▶ Provided text

----

Using (return val of) member function as default parameter of member function

11 November, 2009 § 2 Comments

C++ allows the programmer to do some really cool things. When writing code I try to follow the Google C++ Style Guide, so I haven’t gotten much experience with the fringe areas of default parameters. A question was recently asked on the comp.lang.c++.moderated usenet group where the OP wanted to place a member function as the default argument, a la:

class foo {
 int getInteger();
 void doSomething(int i = getInteger()) { }
};

Many of the responses said that he should overload doSomething as a nullary function and call the original doSomething with the return value of the member function. Within most of these comments was one from Neil Butterworth, who mentioned that the reason this isn’t possible is because the this pointer is not available until the body of the function. He offered that the OP could make getInteger a static function.

----

▶ Problem A
Answer these questions about the post on member functions as default parameters:
(i) Which style guide does the writer try to follow when writing code?
(ii) On which usenet group was the question asked?
(iii) According to Neil Butterworth, when does the this pointer become available?
▶ Problem B
Reproduce the post on member functions as default parameters between "Many of the" and "a static function.", inclusive, but swap "nullary" for "parameterless".
▶ Problem C
Write the next part of the post on member functions as default parameters, following on from its final sentence.

----

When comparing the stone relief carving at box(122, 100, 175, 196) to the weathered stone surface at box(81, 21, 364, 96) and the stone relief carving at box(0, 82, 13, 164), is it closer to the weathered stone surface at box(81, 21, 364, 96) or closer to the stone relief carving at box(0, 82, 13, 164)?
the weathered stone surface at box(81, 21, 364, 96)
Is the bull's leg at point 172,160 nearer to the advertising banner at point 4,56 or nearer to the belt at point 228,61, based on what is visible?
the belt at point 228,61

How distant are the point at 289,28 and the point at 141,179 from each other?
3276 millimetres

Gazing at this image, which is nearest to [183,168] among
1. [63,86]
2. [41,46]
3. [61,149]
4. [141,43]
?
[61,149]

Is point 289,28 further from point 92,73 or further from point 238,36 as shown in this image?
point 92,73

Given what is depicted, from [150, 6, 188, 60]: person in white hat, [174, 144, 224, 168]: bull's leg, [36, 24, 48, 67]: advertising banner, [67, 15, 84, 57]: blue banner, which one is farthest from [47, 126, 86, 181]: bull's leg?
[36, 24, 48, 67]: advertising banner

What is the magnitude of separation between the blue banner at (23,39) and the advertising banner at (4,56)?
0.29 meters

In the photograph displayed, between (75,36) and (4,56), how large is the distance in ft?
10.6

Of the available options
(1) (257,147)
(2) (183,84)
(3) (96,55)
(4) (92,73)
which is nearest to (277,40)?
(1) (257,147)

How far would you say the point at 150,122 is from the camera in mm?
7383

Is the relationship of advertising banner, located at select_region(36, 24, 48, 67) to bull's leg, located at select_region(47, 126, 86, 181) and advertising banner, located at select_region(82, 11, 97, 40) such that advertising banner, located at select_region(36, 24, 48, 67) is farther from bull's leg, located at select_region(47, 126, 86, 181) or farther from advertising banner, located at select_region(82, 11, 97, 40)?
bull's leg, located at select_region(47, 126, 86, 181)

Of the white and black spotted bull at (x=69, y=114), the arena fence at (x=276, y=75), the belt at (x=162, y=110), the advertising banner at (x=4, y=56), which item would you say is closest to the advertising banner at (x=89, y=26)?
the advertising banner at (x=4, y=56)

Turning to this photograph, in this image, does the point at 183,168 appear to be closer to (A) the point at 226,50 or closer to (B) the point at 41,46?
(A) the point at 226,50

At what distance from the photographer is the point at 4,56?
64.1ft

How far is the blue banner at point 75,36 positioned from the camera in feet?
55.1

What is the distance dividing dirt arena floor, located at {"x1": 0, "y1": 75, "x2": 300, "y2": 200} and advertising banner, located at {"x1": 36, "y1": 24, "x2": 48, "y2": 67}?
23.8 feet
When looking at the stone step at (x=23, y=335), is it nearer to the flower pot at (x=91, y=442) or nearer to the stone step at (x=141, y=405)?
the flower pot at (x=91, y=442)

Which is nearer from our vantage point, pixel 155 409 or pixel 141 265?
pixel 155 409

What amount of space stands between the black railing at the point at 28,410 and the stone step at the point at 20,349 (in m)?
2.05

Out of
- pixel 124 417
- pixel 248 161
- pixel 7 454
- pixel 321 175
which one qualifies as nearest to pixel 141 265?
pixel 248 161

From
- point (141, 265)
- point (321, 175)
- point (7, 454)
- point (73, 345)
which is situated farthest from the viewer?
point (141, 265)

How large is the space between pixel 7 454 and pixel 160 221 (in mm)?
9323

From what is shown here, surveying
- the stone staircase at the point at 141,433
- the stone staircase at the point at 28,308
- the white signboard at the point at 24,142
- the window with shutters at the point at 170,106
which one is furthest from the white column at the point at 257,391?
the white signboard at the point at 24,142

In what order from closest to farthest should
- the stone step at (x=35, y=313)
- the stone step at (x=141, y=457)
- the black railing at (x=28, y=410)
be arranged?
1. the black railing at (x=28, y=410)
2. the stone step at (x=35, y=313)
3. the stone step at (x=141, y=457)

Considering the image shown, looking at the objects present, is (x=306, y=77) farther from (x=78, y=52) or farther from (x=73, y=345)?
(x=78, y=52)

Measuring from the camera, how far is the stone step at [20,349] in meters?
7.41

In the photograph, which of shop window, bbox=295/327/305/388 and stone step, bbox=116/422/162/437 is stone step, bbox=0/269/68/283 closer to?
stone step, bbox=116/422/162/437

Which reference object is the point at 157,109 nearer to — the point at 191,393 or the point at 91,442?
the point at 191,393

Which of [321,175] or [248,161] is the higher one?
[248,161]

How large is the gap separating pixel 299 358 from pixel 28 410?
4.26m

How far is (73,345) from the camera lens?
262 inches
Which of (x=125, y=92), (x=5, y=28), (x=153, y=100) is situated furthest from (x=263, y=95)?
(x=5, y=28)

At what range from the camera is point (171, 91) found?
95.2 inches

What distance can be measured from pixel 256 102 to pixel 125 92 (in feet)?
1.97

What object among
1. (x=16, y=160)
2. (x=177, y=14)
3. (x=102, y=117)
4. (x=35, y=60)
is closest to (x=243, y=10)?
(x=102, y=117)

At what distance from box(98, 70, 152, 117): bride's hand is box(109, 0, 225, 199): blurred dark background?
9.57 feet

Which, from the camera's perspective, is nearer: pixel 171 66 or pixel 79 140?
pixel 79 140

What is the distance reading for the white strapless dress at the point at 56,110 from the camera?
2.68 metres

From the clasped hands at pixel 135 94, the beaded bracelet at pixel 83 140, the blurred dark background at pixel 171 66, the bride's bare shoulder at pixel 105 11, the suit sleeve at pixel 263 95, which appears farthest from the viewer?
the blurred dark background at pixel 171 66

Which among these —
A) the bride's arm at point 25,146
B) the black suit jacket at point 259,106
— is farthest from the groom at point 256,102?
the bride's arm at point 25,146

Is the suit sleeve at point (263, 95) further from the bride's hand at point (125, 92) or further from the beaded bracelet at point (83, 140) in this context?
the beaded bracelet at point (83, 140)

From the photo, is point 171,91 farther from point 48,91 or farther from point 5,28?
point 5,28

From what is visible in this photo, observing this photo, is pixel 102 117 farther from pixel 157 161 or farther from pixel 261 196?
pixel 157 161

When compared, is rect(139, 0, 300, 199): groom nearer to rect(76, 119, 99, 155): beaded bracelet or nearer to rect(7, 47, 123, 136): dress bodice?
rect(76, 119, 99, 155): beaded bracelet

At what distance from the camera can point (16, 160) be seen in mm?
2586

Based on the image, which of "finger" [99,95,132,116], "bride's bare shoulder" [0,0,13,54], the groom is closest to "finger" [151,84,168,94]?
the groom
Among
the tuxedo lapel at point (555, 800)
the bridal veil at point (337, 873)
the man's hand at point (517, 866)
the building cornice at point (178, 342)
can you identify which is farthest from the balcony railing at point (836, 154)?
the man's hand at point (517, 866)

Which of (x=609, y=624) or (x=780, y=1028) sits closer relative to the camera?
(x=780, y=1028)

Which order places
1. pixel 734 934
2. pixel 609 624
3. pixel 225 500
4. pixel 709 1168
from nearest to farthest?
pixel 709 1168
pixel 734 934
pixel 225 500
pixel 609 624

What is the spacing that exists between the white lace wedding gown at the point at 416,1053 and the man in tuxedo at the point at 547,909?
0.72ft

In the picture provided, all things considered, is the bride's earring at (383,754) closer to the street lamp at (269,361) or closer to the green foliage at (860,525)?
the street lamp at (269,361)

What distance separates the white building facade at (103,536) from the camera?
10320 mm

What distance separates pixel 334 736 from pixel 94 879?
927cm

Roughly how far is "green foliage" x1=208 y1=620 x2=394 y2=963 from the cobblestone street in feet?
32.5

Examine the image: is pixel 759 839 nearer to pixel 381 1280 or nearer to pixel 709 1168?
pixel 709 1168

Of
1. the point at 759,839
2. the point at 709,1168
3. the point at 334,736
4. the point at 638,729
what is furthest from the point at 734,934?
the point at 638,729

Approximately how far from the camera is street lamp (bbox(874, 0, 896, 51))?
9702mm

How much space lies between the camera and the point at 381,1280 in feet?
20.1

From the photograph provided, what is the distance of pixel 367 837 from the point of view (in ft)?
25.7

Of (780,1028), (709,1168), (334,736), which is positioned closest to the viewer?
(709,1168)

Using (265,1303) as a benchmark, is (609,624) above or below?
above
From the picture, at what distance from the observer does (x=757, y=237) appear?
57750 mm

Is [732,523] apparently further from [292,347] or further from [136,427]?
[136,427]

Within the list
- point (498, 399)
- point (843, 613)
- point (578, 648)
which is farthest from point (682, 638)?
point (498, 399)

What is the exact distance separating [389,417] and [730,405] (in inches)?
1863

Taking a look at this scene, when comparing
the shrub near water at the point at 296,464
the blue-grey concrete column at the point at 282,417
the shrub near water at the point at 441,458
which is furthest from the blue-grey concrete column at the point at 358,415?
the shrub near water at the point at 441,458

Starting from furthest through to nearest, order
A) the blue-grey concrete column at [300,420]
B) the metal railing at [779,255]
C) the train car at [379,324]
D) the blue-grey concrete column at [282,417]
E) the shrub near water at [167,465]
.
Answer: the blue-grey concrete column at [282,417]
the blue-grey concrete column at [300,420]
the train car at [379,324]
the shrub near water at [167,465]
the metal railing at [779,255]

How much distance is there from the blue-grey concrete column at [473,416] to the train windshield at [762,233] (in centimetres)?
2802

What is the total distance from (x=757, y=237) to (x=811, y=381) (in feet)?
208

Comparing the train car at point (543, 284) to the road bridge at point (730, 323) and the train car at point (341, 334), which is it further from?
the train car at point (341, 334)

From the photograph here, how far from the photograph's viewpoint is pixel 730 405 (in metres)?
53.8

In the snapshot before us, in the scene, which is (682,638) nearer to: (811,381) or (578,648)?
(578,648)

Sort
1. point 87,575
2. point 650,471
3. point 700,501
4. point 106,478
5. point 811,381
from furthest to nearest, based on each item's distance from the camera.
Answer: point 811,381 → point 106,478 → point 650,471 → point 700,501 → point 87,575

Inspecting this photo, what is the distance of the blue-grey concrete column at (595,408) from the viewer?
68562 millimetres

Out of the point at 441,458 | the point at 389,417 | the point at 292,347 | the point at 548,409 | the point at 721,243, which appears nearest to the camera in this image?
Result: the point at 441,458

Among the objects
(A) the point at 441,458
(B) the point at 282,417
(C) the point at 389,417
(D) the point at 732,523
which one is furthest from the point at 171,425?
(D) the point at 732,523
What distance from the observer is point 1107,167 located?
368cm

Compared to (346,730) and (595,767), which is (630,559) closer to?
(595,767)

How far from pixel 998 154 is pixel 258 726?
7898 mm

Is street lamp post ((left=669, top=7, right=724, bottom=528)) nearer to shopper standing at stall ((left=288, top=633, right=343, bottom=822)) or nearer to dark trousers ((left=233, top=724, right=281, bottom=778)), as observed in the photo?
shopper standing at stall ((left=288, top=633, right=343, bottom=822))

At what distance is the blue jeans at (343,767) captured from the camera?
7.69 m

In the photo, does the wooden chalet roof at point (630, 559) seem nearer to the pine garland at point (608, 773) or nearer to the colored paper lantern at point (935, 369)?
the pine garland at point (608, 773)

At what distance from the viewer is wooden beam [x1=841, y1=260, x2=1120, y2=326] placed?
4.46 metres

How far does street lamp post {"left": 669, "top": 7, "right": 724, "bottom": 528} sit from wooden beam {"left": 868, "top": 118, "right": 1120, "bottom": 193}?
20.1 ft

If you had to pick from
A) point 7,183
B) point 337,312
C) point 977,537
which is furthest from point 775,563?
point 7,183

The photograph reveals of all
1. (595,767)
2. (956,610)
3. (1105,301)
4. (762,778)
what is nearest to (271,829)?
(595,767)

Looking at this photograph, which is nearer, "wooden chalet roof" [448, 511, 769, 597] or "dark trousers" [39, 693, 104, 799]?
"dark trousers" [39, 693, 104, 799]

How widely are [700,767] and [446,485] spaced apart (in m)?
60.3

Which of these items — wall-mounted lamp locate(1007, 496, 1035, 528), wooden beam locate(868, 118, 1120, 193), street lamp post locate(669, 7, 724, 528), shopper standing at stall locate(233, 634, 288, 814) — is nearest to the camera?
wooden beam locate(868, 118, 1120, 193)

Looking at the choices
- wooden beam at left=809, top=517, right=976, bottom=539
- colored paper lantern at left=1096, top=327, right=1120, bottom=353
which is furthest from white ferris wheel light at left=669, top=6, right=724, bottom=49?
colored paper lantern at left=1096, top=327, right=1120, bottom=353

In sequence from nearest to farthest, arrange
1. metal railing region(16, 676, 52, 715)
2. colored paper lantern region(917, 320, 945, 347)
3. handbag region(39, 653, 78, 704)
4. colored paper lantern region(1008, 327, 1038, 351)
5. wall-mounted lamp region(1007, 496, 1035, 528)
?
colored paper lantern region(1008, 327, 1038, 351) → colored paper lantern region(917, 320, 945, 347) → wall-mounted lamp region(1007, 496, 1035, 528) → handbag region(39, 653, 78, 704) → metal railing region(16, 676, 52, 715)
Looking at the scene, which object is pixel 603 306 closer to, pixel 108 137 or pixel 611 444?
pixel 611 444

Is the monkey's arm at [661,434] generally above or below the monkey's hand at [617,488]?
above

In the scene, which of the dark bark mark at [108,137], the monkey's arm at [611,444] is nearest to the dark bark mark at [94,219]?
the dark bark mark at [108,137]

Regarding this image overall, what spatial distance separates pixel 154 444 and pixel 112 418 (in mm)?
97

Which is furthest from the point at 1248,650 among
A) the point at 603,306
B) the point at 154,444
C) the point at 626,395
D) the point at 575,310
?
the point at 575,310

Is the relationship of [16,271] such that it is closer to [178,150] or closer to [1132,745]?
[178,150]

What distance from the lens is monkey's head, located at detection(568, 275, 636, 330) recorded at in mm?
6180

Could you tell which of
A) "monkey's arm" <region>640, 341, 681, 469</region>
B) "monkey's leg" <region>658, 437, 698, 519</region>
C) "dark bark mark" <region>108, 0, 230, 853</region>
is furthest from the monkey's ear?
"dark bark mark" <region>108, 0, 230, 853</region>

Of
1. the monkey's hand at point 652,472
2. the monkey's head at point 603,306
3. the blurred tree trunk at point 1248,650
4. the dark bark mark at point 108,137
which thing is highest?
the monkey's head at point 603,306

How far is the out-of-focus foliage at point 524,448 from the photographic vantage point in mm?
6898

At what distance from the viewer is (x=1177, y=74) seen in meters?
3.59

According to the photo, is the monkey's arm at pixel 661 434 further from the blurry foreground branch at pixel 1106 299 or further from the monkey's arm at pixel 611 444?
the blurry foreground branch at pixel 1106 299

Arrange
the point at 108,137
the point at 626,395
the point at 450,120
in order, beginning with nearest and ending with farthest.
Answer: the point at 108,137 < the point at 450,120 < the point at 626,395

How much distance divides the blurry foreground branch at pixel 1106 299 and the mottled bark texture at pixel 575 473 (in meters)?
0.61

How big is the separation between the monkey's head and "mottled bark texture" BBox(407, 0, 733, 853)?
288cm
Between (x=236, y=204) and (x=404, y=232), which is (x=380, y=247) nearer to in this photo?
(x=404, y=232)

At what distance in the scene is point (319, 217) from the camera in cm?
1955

----

▶ Exercise response A
(i) The Google C++ Style Guide
(ii) comp.lang.c++.moderated
(iii) Not until the body of the function

▶ Exercise response B
Many of the responses said that he should overload doSomething as a parameterless function and call the original doSomething with the return value of the member function. Within most of these comments was one from Neil Butterworth, who mentioned that the reason this isn’t possible is because the this pointer is not available until the body of the function. He offered that the OP could make getInteger a static function.

▶ Exercise response C
class foo {
 static int getInteger();
 void doSomething(int i = getInteger()) { }
 };

And if you don’t believe him, you can use the Comeau C/C++ Online Compiler to see for yourselves.

I thought this was really cool. While I may not have a use for it at the moment, it is questions like these that are great conversation starters. About a month ago I subscribed to the clcm mailing list and I now recommend it to others as a way to learn different uses of C++ and interesting conversations about the language.

Compile-time virtual function calls in C++

21 August, 2009 § 7 Comments

C++ templates provide some really fascinating abilities, one of which is compile-time virtual function calls. WTL, the Windows Template Library, uses compile-time virtual function calls when deriving types. In this post, I will cover what I mean when I say “compile-time virtual function calls”, and how they create faster code and smaller executables.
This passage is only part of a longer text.